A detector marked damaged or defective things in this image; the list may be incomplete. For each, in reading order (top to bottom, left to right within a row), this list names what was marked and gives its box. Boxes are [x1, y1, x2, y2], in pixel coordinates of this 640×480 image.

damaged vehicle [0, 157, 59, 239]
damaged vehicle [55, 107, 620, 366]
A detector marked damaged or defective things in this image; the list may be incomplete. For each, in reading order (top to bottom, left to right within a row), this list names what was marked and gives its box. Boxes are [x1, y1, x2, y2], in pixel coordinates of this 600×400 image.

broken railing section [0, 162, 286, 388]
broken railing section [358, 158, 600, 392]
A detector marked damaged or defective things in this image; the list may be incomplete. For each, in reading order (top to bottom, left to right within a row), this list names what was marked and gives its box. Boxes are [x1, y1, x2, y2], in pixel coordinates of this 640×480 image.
************
## ACTIVITY
Repeat each entry word for word.

## ANSWER SECTION
A detector marked damaged or defective things in this image; the list may be incomplete. For each, in reading order (top to bottom, left to right within a row), this list names what was marked and gives its box. Boxes are [x1, y1, x2, y2], in pixel coordinates of this 640×480 image.

damaged vehicle [0, 157, 59, 239]
damaged vehicle [55, 107, 620, 366]
A detector marked damaged or defective things in this image; the list may be incomplete. For each, in reading order (top to bottom, left to right within a row), this list names what was marked and gives its box. Boxes are [x1, y1, x2, y2], in pixel coordinates of this 600×400 image.

broken railing section [0, 162, 286, 388]
broken railing section [358, 158, 600, 392]
A detector marked damaged or defective things in this image; the list may be incomplete. For each, in reading order (top to bottom, left to right within a row), this list names what was marked and gives its box. Boxes are [x1, y1, x2, y2], in pixel coordinates of this 640×480 image.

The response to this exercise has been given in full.